Dr. Gloria Ladson-Billings is the Kellner Family Professor of Urban Education in the Department of Curriculum and Instruction at the University of Wisconsin-Madison, and the author of three critically acclaimed books,The Dreamkeepers: Successful Teachers of African American Children and Crossing Over to Canaan: The Journey of New Teachers in Diverse Classrooms. She completed an MA in education at the University of Washington and a PhD in curriculum and teacher education at Stanford University. Ladson-Billings is credited with coining the term "culturally responsive pedagogy," and is one of the leaders in the field of culturally relevant teaching. Her more recent book Beyond the Big House: African American Educators on Teacher Education (2005), profiles seven prominent African American teacher educators—Cherry McGee Banks, Lisa Delpit, Geneva Gay, Carl Grant, Joyce King, Jacqueline Jordan Irvine, and William Tate—developing an understanding of how these African American scholars have shaped their relationship with the academy.

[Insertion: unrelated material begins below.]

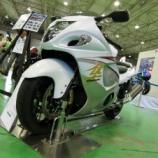 『バイクに触って跨って大興奮!バイクのふるさと浜松2015に行ってきた!!』の画像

Ladson Billings is a past president of the American Educational Research Association. Among her accomplishments as AERA president was a presidential address that aimed to redefine the "achievement gap" as "educational debt" - highlighting the social, political and economic factors that have disproportionately affected children of color in U.S. schools. Ladson-Billings has been elected to membership in the National Academy of Education and has been a senior fellow in urban education of the Annenberg Institute for School Reform at Brown University. Her scholarly awards include the H. I. Romnes Faculty Fellowship, the Palmer O. Johnson outstanding research award, a fellowship at the Center for Advanced Study in the Behavioral Sciences, and the George and Louise Spindler Award from the Council on Anthropology and Education for significant and ongoing contributions to the field of educational anthropology.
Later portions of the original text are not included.